Google has taken a beating from U.K. advertisers this week for not fully throttling ad misplacement across YouTube and its display ad network. A slew of brands, including the British government and Channel 4, along with agency Havas UK, pulled Google spend. Some multinational brands, like McDonald’s, have since followed suit.
Although the issue of brand safety is by no means new, an article in The Times last month brought the topic squarely into the public domain, and an avalanche of outrage across the advertising industry has followed.
The rub for advertisers: Google and Facebook not only guzzle more than 70 percent of the advertising spend in the U.K. but have failed to accept third-party content-verification tools on their platforms. And in the current polarizing political climate, advertisers are getting on their respective high horses.
“It is indefensible,” said the chief operating officer of a major brand, who spoke under the condition of anonymity. “Google has the talent and can afford to fix it, so why haven’t they bothered? Only a fraction of their ad revenue can derive from ad misplacement; there is absolutely no reason for them not to have a fail-safe.”
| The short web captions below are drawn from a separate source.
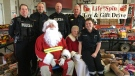 London police, EMS and fire officials pose with Santa Claus on Dec. 7, 2019. (Brent Lale/CTV London)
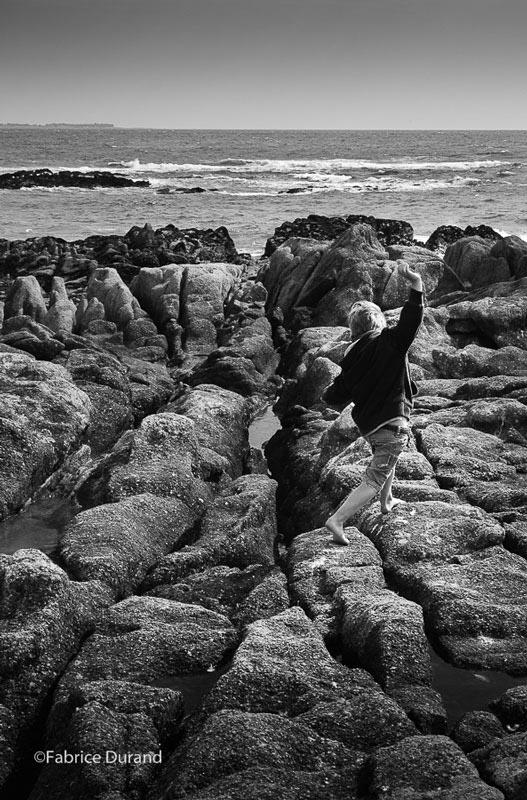 Un enfant joue sur les rochers Bretagne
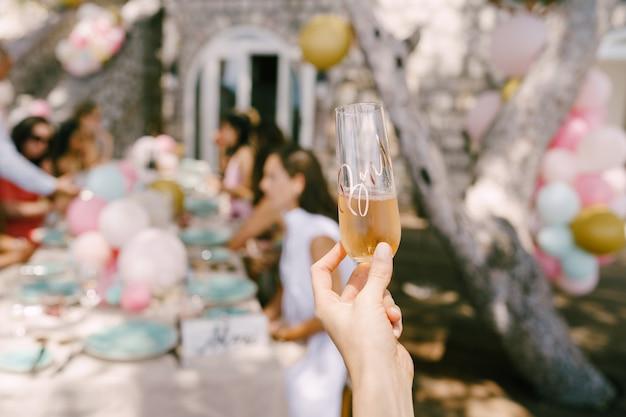 Verre de champagne à la main dans le contexte d'une table servie avec des invités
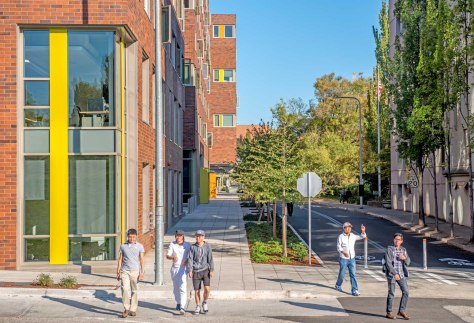 NOW: Since its acquisition by the University of Washington for the recent construction of student housing on its west campus, N.E. 40th Street, in these blocks between the bridge and the campus, has been renamed Lincoln Way.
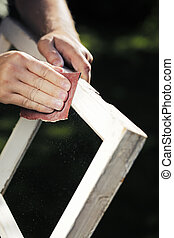 Fixing the Windows. - Man using sandpaper on an old window...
Advertisers have been publicly critical of Google’s habit of fobbing things off with a pat “we’re working on it” response. This time, the U.K. boycott has prompted swifter action, and on Monday night, Google’s chief business officer Philipp Schindler wrote in a blog post,: “In the coming days and months, we’re introducing new tools for advertisers to more easily and consistently manage where their ads appear across YouTube and the web.”
Problem solved, sort of.
Phil Smith, director general of British advertisers’ trade body ISBA, said Google’s stated intent and direction are welcome but that advertisers will require hard proof before feeling mollified.
“Advertisers will want to see concrete evidence that their brands cannot appear against inappropriate content. Advertisers are seeking guarantees and demonstrable action that will restore confidence in these platforms,” he added.
This content is available exclusively to Digiday+ members. Join now for access.
Agencies are equally tough to impress. “They haven’t really said anything, have they?” said a media agency CEO who spoke under condition of anonymity. “We don’t know what these new tools will be, but it will be the responsibility of the agencies and advertisers in future. That’s what ‘more controls’ really means.” Simply put, it just shifts responsibility for the policing of ads to the advertisers and agencies. And why not: “Facebook makes a 45 percent margin, and Google 25 percent. If you create a platform that lets every weirdo in the world express themselves, you won’t make that margin if you have to police it like a publisher,” said the same media agency CEO.
That said, there are some in the industry that believe Google has had to shoulder a somewhat unfair portion of the blame. After all, this is nothing new, and, as Google’s Matt Brittin stressed, the advertisers involved in this were “pennies not pounds” being affected.
Tempers are high for a mix of reasons. “Let’s not forget this is the media old guard fighting back against the domination of Google and Facebook and sensing blood in the water,” stressed an agency CEO who spoke under condition of anonymity. “Lots of people are using this as a PR stunt, claiming they are pulling budget, but all PPC is still live. I’m afraid ‘slightly tweaking’ doesn’t have the same PR punch as ‘pulling,’” they added.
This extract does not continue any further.